Summer STEAM Program: Out of the Black Box

Out of the Black Box (OBB) is a summer workshop series that aims to help children in grades 2-5 to uncover the magical logic of computation through arts and crafts. Together we will build electronic circuits by making sculptures with conductive clay, paintings with conductive paint, and drawings with robots. The activities in this workshop series are designed to encourage participants to produce collaborative works with their peers–emphasizing skills such as teamwork, compromise, and communication. Participants will leave this workshop series with a basic understanding of electronic circuitry and a deepened exposure to multimedia art-making practices.

OBB is inspired by the 90s children’s TV show Out of The Box. In Out of the Box, teachers Tony and Vivian lead a community of children through interesting arts and crafts activities, while also instilling values about friendship, communication, and relationship-building. We aim to create a similar environment for values-based exposure to art-making by extending our focus to be inclusive of STEAM education.

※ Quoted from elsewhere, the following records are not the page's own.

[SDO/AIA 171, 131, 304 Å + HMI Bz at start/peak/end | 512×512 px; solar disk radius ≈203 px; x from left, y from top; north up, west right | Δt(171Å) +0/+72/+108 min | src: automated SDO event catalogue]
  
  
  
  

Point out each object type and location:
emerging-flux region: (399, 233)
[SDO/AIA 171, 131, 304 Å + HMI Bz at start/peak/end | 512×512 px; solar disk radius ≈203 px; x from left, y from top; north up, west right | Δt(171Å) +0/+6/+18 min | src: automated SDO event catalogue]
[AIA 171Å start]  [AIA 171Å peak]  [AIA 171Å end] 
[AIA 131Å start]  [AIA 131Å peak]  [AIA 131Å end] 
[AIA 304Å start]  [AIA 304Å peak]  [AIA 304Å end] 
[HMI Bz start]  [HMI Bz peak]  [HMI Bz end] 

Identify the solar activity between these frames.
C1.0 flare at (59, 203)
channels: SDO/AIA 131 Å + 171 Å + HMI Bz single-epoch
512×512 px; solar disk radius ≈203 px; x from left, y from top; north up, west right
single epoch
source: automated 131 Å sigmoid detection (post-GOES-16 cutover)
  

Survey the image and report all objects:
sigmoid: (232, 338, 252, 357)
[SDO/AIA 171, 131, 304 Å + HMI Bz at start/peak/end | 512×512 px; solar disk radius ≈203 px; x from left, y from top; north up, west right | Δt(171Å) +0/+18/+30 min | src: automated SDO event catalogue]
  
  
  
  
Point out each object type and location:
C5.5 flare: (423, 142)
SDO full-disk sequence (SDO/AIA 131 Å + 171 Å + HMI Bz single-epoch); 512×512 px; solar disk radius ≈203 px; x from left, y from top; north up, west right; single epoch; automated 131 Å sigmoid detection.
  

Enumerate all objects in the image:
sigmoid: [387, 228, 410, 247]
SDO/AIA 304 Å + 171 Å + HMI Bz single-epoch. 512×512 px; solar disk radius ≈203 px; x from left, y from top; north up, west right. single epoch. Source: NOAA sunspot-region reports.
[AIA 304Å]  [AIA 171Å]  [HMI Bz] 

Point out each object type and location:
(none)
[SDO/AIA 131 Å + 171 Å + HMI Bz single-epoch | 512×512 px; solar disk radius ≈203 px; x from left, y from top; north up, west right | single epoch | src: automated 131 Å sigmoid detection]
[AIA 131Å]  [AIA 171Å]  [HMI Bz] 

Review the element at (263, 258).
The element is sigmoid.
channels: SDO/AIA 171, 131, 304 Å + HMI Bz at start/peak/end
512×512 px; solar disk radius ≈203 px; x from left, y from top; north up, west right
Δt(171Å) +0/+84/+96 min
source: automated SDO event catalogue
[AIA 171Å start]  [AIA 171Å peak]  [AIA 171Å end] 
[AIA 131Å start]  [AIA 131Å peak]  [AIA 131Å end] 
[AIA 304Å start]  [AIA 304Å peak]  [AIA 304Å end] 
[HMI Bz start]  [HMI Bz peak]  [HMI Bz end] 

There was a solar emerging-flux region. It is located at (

Neta Bomani is a black, first generation American born, multicultural east African person of Tanzanian-Malawian lineage who engages in visual storytelling, direct action, and anti-art practices for black and brown communities. Neta seeks to reveal and reduce social precarity and inequality through the use of tangible, accessible media such as DIY computational objects and abolitionist gestures of resistance like organizing, and making archives, writings, prints, zines, maps, circuits, and workshops. Neta’s work has materialized as an organizer of the Tech Zine Fair, an organizer of the School for Poetic Computation, a member of Stephanie Dinkins Studio, and participator in grassroots organizing against prisons and borders in New York City and beyond.

Bomani Oseni McClendon is a Brooklyn-based engineer studying the ways that Black health outcomes are influenced by a history of scientific racism, examining his own proximity to techno-solutionist monocultures and the medical industry as a starting point. Bomani creates light installations and electro-mechanical sculptures that use scale and diffusion to invoke thoughtful observation. While many of his works use sensors, circuits, projections, and code to augment story-telling, Bomani pushes aside these mediums when concepts require other representations. By exploring the shortcomings of scientific practice, Bomani hopes to highlight the validity of other ways of knowing.

This program was created in partnership with the Joseph Miccio Cornerstone Community Center located in Red Hook, Brooklyn.